(Data entries)

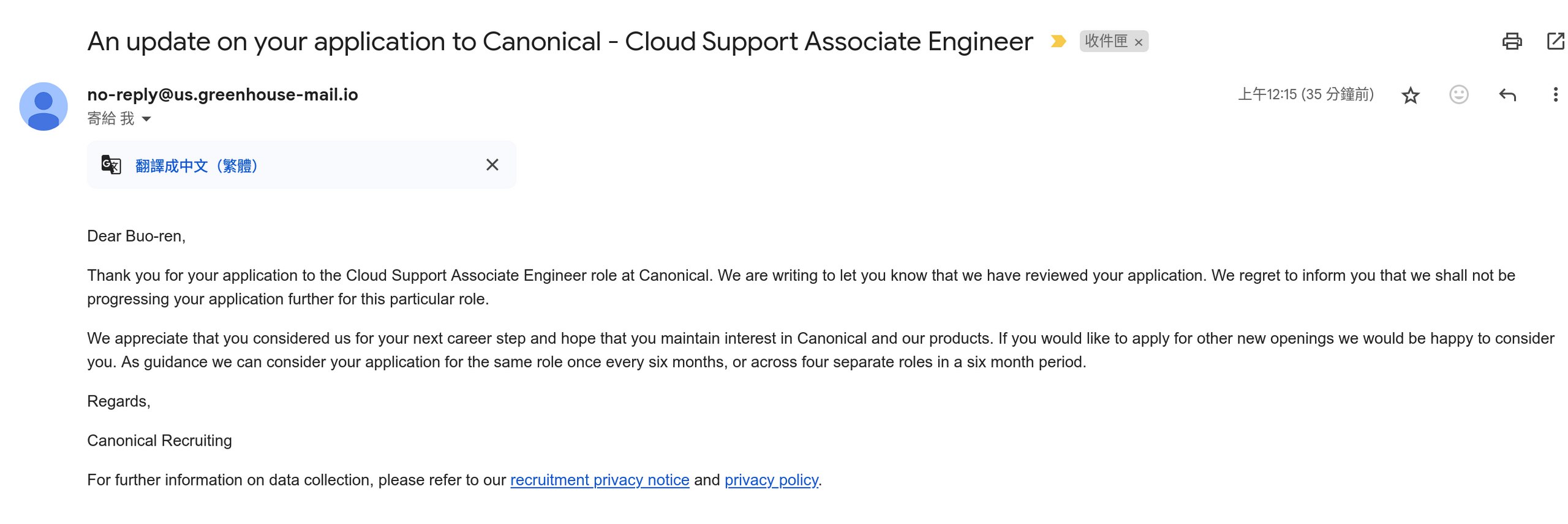 An update on your application to Canonical - Cloud Support Associate Engineer 收件匣 ×

no-reply@us.greenhouse-mail.io
寄給 我

上午12:15 (35 分鐘前)

翻譯成中文（繁體）

Dear Buo-ren,

Thank you for your application to the Cloud Support Associate Engineer role at Canonical. We are writing to let you know that we have reviewed your application. We regret to inform you that we shall not be progressing your application further for this particular role.

We appreciate that you considered us for your next career step and hope that you maintain interest in Canonical and our products. If you would like to apply for other new openings we would be happy to consider you. As guidance we can consider your application for the same role once every six months, or across four separate roles in a six month period.

Regards,

Canonical Recruiting

For further information on data collection, please refer to our recruitment privacy notice and privacy policy.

- **Work order**
The records above are to be copied exactly, without their pictures.

- **Response**
 An update on your application to Canonical - Cloud Support Associate Engineer 收件匣 ×

no-reply@us.greenhouse-mail.io
寄給 我

上午12:15 (35 分鐘前)

翻譯成中文（繁體）

Dear Buo-ren,

Thank you for your application to the Cloud Support Associate Engineer role at Canonical. We are writing to let you know that we have reviewed your application. We regret to inform you that we shall not be progressing your application further for this particular role.

We appreciate that you considered us for your next career step and hope that you maintain interest in Canonical and our products. If you would like to apply for other new openings we would be happy to consider you. As guidance we can consider your application for the same role once every six months, or across four separate roles in a six month period.

Regards,

Canonical Recruiting

For further information on data collection, please refer to our recruitment privacy notice and privacy policy.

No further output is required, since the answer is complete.